Millennials want to move into spaces that accommodate marriage and future children, she said, but also they want spaces that are walkable, where they can live, work, dine and play.
About 80,000 people work in Research Park in University City, Heater said. “We’ve been very focused on building housing next to our workplace.” In addition to future Crescent Communities multifamily rentals, 400-600 townhomes are being planned for the area.
“How do we do a better job of marketing live-work-play?” she said. “It’s not easy to transform suburban into urban.”
An existing rural street grid means new developments require additional streets for better connectivity.
The light rail extension has already transformed, and will continue to transform, University City, Heater said. UNC Charlotte’s 30,000 students will have transit passes included with tuition. Plans for areas around the stations are being developed rapidly: J.W. Clay Boulevard Station calls for 2,500 new housing units, 1M SF of office space and reorienting big-box retail in favor of neighborhood retail with a stroll street and a student Main Street.
“It’s a remarkable opportunity,” she said. “It’s going to call for redevelopment at the sites, which is going to take a bit longer.”
Suburban prices, urban conveniences
Walkability to retail is one thing, but in some suburbs, just the visibility and convenience of having retail close is enough — even if shoppers still drive to get there, Proffitt Dixon Partners Managing Principal Stuart Proffitt said.
In Matthews, for example, drivers can appreciate convenient access to commutes via U.S. 74, Proffitt said.
In Ballantyne, suburban living can look like sharing living space with an office park, such as apartments near Toringdon, with an Earth Fare across the street.
“Successful urban development can take different forms,” he said.

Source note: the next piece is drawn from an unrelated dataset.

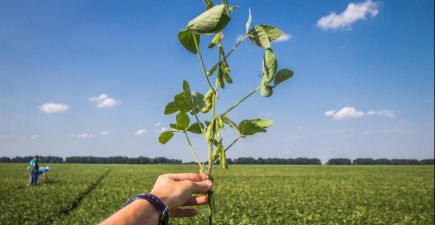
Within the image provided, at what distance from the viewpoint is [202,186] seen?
1194 millimetres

Post-crisis, everyone thought millennials wanted to live in sky rises in the city, Pender Capital co-founder and Managing Director Zach Murphy said. “What we didn’t think about was millennials generally, at that point in their timeline, couldn’t afford to live in high-rise paying $2,500/month for a one-bedroom.”
Suburban redevelopment is more than the draw to live in the city; they want to live in the convenience of the city, Murphy said.
The result is an influx of a pop-up of micro-cities, suburban cities outside of an urban core. Jobs, transit, experiential retail and housing are all close by.
“What we’re seeing that’s interesting is mini cities in what 10 years ago would have been considered outskirts of the city, creating little pockets of urban living,” Murphy said.
Charlotte has made its mistakes
Charlotte is still “woefully behind” other cities, Leary said.
“We can’t have TOD without T. We checked a little box on that. We have no plan and no funding for anything after the train running to UNCC.”
This stuff does not happen overnight, he said.
“Then you look at the development side, this year we’re going to open the line to UNCC. Transit doesn’t work without the D. You can’t move that train; it’s there,” Leary said. Now the areas along the rail line need density, a mix of uses and a mixed-income housing plan to go along with that billion-dollar investment.
Here is where Charlotte went wrong, Leary said: “We should have gone up the Blue Line to the North and upzoned at every station. You could have even architecturally prescribed some kind of quality,” he said. “Maybe you could say ‘no more beige’; everyone wants to beat us up over beige.”